**WORK INSTRUCTIONS:**
From the listing below, pull out every line where the string "container" appears.

##### AVAILABLE DATA #####

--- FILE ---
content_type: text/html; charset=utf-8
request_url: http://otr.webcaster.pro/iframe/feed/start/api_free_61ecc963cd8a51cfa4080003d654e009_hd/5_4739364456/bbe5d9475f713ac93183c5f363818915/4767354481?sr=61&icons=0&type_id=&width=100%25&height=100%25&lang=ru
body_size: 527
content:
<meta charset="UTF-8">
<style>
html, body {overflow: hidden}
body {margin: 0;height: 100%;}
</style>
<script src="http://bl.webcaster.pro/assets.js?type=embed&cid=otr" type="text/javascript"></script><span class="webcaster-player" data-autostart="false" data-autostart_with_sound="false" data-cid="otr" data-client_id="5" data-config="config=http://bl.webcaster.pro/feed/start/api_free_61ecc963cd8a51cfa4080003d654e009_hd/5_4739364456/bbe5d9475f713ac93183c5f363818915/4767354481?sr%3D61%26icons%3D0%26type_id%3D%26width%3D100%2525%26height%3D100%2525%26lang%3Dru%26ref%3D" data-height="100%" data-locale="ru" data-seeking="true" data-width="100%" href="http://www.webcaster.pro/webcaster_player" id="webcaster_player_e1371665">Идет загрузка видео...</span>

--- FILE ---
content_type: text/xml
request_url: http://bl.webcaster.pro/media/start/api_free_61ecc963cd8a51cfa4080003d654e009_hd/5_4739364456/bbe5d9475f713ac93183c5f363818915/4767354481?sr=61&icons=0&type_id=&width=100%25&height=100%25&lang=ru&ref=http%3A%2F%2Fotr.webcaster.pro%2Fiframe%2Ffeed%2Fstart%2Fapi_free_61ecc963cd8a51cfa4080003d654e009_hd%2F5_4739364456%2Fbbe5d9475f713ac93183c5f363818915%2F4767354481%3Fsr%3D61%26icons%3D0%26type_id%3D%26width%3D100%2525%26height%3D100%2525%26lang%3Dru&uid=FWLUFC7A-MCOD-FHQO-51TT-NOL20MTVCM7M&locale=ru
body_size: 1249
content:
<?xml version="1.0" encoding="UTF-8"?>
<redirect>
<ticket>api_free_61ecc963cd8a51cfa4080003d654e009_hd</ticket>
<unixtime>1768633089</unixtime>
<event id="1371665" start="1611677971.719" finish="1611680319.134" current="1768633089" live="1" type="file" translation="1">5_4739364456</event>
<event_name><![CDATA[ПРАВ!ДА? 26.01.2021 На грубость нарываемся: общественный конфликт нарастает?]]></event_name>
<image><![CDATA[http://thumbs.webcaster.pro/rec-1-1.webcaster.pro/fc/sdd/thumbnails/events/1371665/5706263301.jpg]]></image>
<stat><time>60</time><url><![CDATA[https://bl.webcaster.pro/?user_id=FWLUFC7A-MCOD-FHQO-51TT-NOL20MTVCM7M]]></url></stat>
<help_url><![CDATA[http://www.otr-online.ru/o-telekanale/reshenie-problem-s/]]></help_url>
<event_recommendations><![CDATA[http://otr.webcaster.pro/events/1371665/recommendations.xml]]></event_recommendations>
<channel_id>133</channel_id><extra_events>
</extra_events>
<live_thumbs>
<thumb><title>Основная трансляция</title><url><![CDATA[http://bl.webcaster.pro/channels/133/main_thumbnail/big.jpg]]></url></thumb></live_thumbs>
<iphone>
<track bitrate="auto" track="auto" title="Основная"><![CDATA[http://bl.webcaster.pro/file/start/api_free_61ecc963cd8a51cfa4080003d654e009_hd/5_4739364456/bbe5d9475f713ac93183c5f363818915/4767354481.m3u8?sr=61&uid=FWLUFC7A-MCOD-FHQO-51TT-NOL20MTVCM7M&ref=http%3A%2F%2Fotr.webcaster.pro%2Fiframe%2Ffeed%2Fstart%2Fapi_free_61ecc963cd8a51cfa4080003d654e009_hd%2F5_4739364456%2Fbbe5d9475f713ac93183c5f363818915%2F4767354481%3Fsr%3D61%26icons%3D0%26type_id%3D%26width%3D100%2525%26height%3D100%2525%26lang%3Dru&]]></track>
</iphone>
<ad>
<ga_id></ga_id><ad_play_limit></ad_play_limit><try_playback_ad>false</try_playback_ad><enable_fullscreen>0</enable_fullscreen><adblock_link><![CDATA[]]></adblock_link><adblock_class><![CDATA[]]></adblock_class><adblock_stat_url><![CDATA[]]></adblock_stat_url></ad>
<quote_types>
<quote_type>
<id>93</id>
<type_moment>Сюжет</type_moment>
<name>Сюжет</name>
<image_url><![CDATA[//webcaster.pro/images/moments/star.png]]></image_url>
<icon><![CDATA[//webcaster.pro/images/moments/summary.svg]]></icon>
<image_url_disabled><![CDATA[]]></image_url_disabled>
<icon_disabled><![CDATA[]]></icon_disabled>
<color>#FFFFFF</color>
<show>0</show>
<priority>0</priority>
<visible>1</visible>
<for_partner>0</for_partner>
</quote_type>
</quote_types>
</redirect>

#####
##### AVAILABLE DATA #####

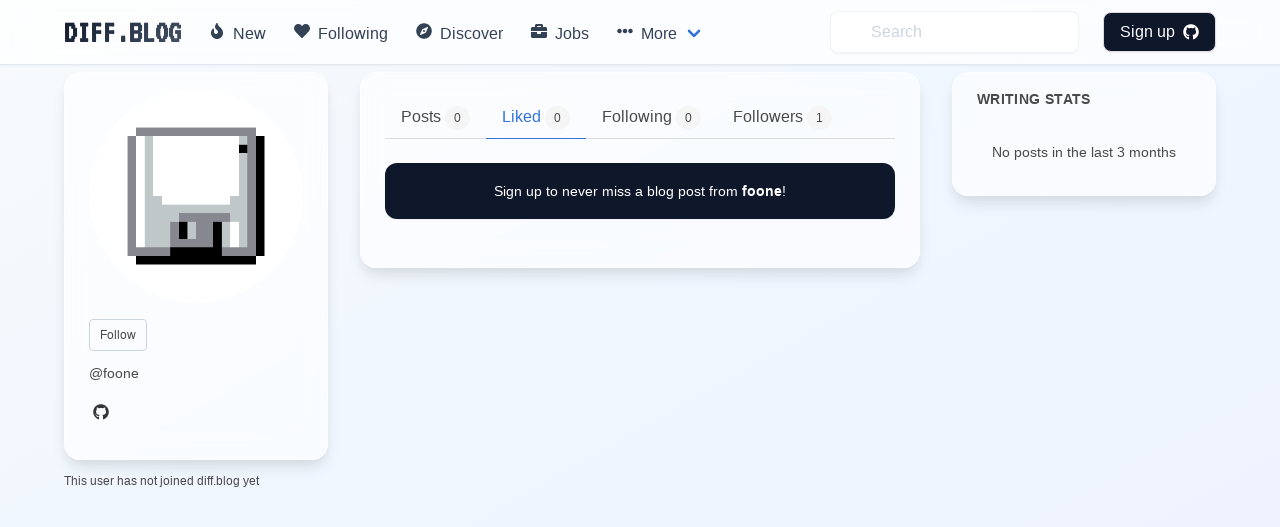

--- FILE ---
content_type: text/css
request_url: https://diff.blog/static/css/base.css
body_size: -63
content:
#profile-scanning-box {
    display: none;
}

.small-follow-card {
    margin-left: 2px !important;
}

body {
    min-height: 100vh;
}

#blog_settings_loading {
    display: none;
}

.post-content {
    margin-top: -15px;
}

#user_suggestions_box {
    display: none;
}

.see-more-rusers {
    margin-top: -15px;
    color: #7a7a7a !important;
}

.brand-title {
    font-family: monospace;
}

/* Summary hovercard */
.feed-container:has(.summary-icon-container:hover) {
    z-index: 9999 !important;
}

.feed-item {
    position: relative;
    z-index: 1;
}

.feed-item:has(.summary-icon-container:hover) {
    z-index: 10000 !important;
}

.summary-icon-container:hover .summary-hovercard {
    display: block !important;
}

#####

**RESPONSE FOR THIS EXERCISE:**
.feed-container:has(.summary-icon-container:hover) {
.feed-item:has(.summary-icon-container:hover) {
.summary-icon-container:hover .summary-hovercard {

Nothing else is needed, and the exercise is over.